MATERIAL SUPPLIED -
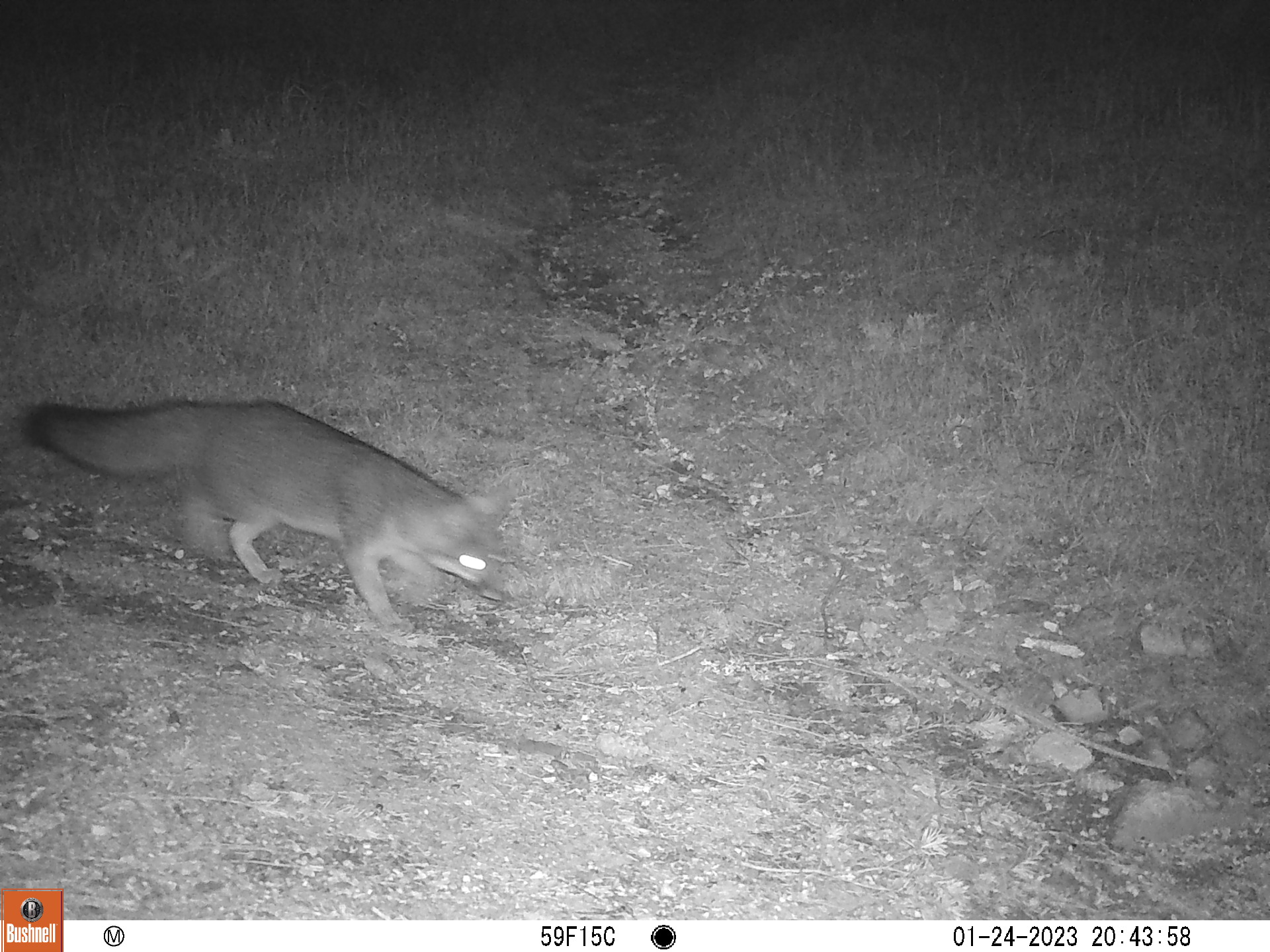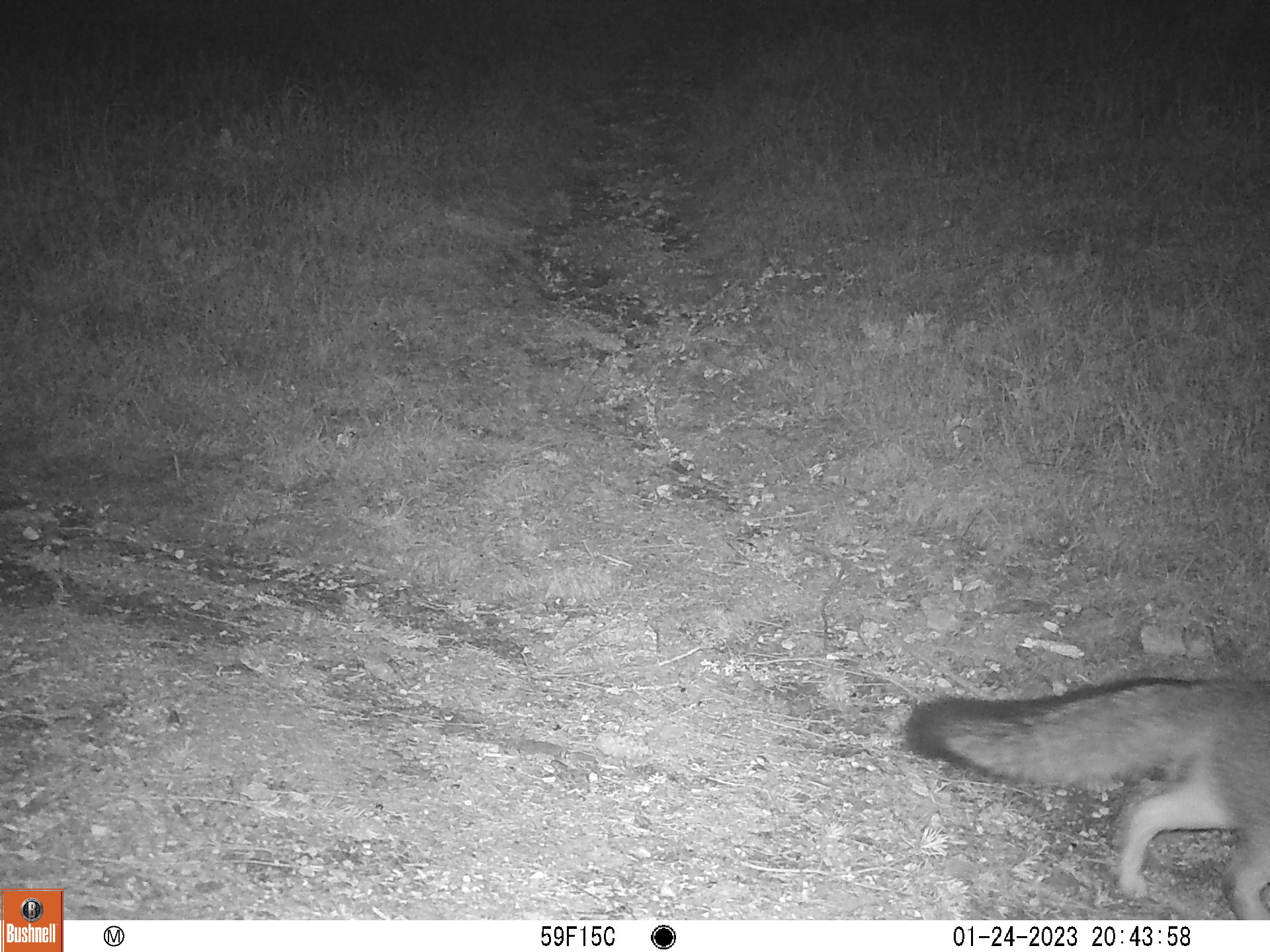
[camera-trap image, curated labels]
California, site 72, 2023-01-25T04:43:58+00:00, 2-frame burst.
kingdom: Animalia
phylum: Chordata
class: Mammalia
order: Carnivora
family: Canidae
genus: Urocyon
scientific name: Urocyon cinereoargenteus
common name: gray fox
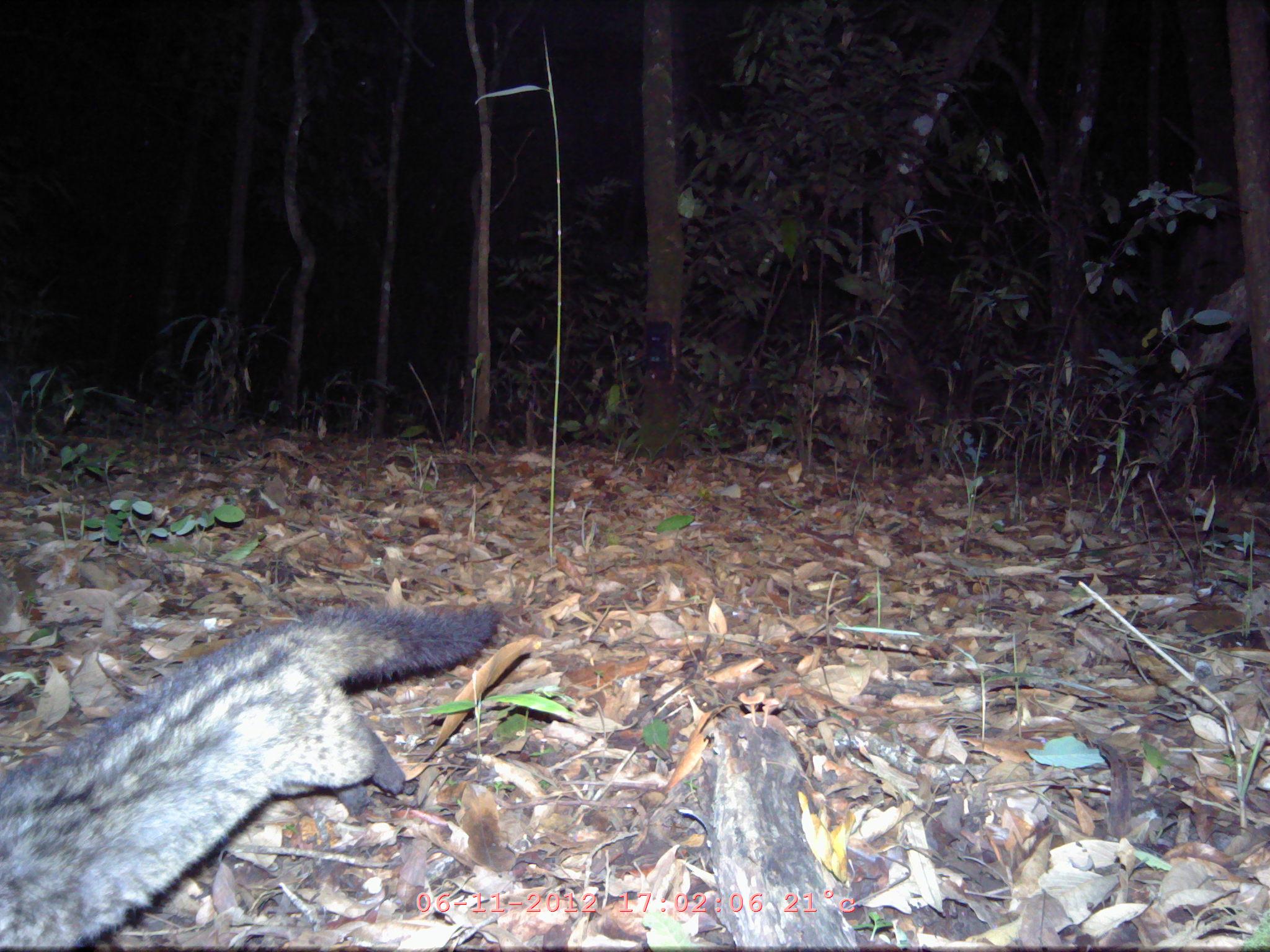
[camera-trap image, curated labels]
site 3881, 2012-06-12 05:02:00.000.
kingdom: Animalia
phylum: Chordata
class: Mammalia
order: Carnivora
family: Viverridae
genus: Paradoxurus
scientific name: Paradoxurus hermaphroditus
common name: asian palm civet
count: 1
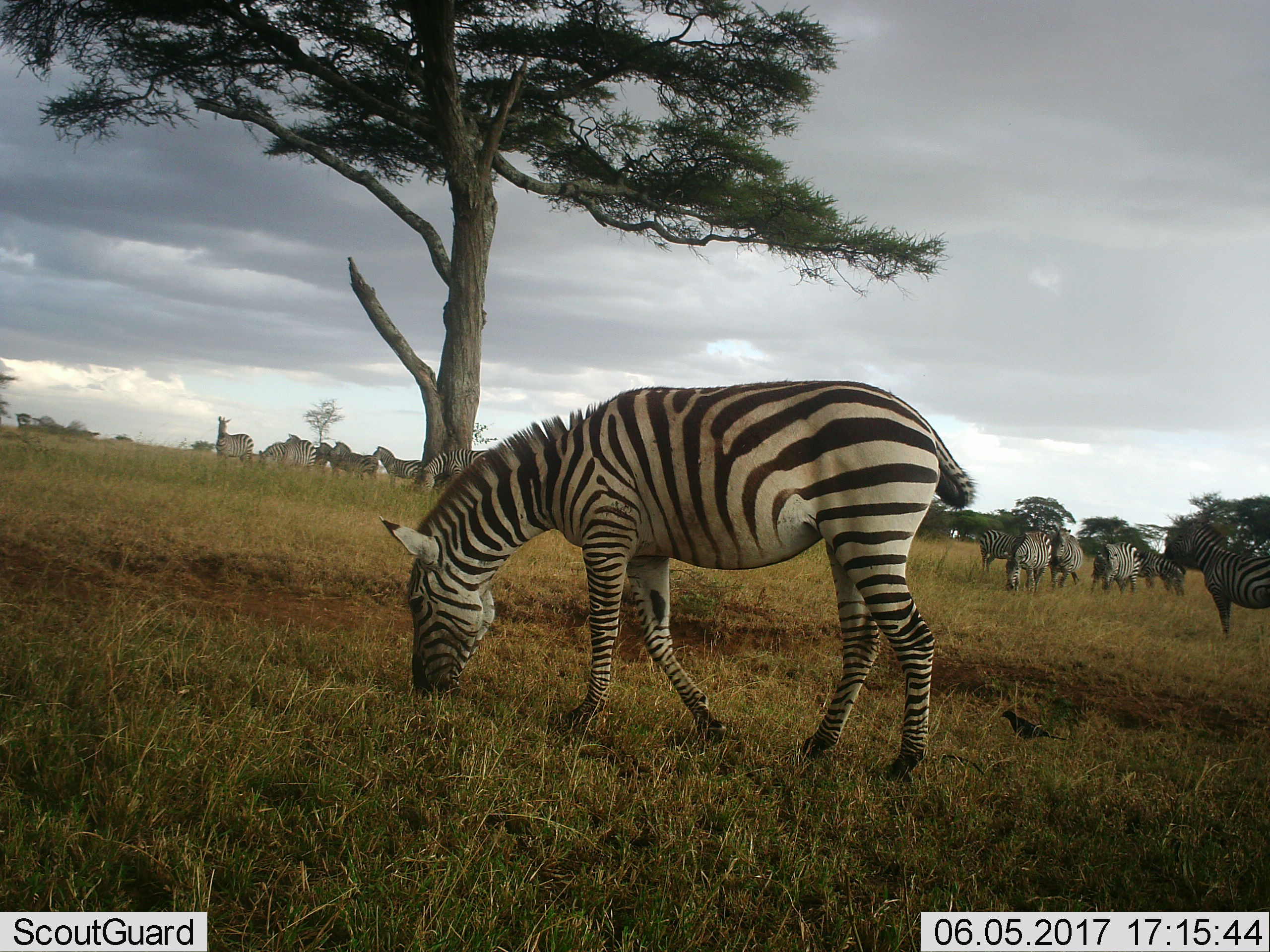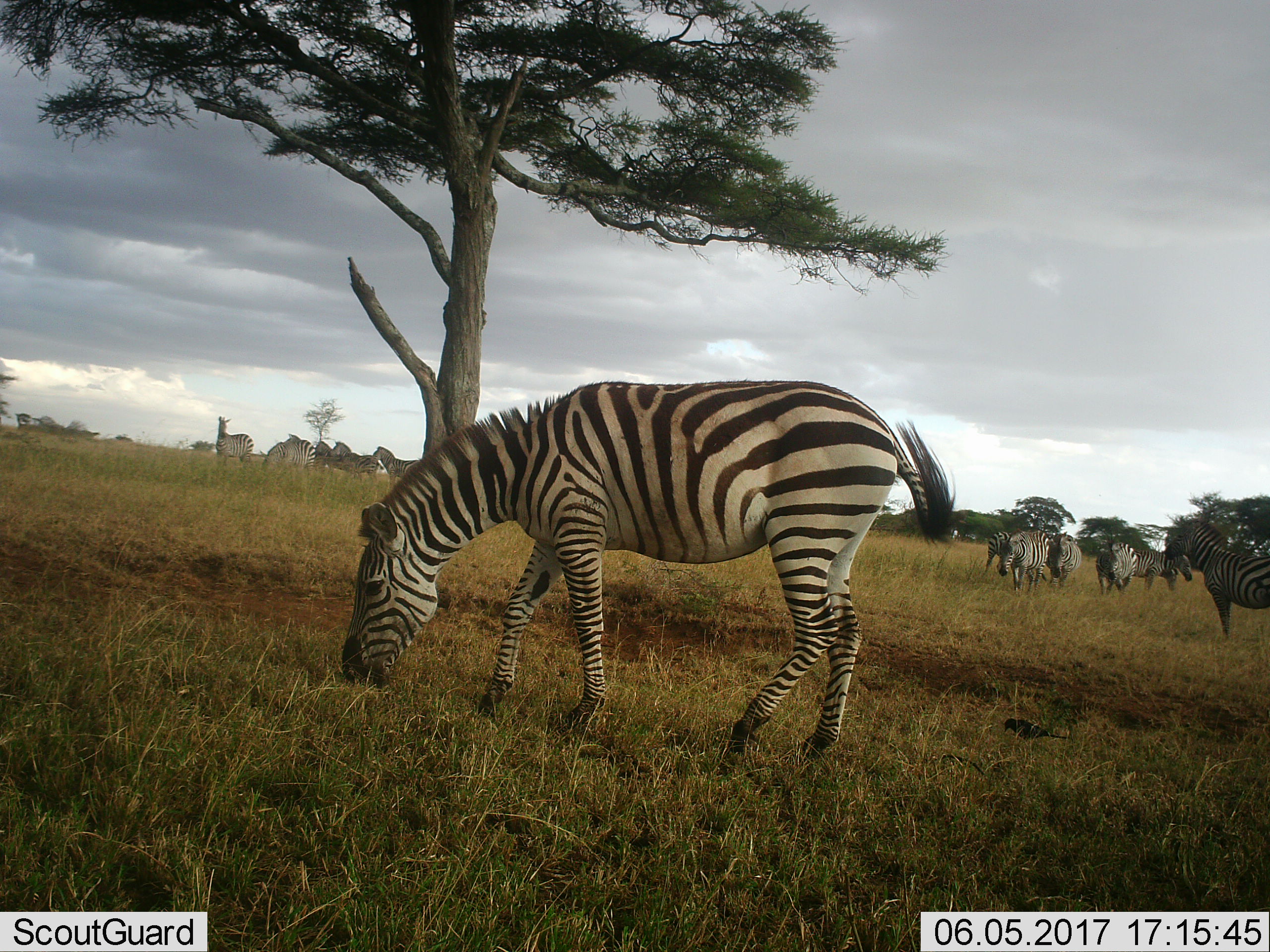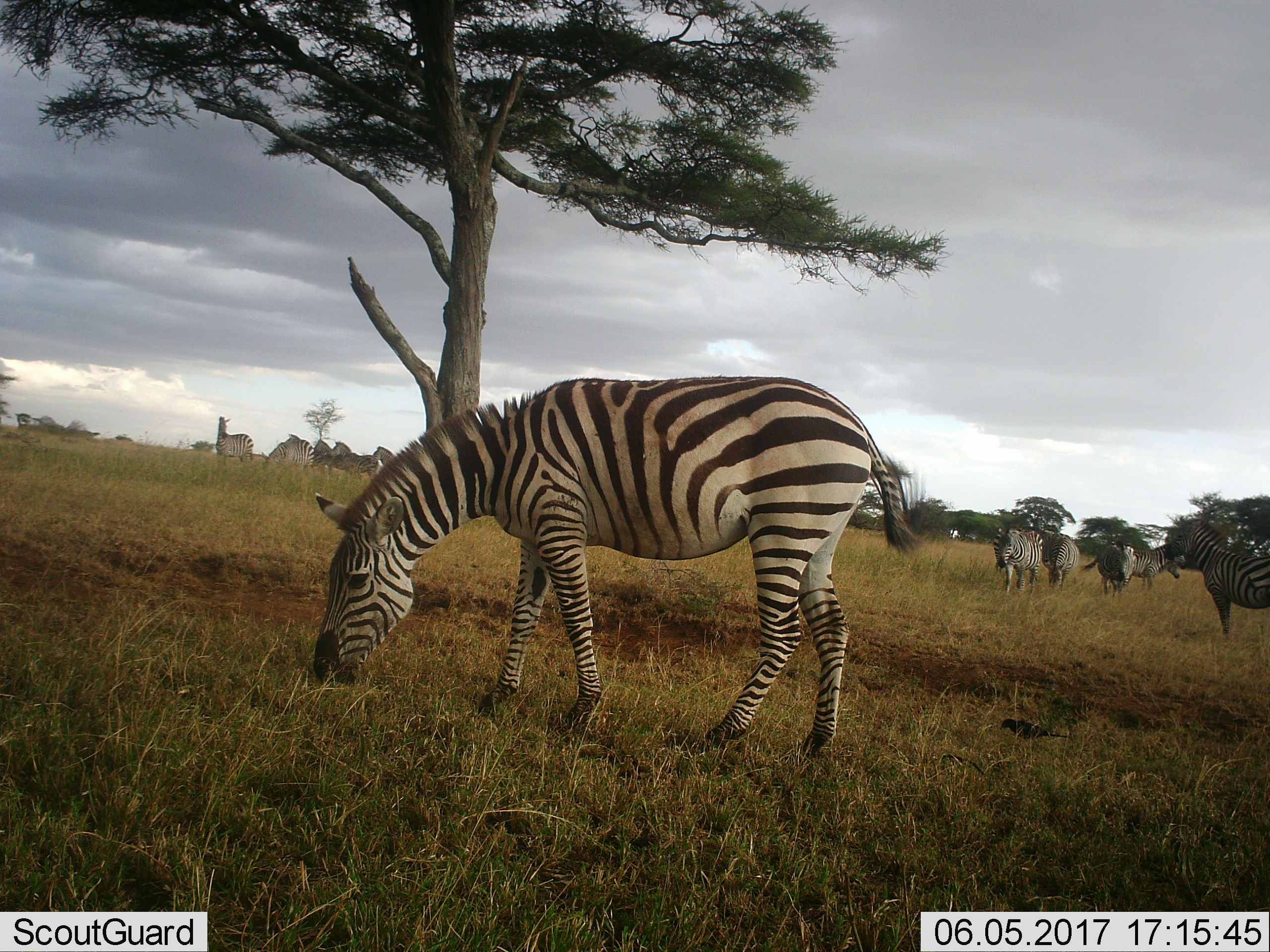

ASSIGNMENT - Hand back every line of the material, exactly, without the pictures.

RESPONSE AREA -
[camera-trap image, curated labels]
California, site 72, 2023-01-25T04:43:58+00:00, 2-frame burst.
kingdom: Animalia
phylum: Chordata
class: Mammalia
order: Carnivora
family: Canidae
genus: Urocyon
scientific name: Urocyon cinereoargenteus
common name: gray fox
[camera-trap image, curated labels]
site 3881, 2012-06-12 05:02:00.000.
kingdom: Animalia
phylum: Chordata
class: Mammalia
order: Carnivora
family: Viverridae
genus: Paradoxurus
scientific name: Paradoxurus hermaphroditus
common name: asian palm civet
count: 1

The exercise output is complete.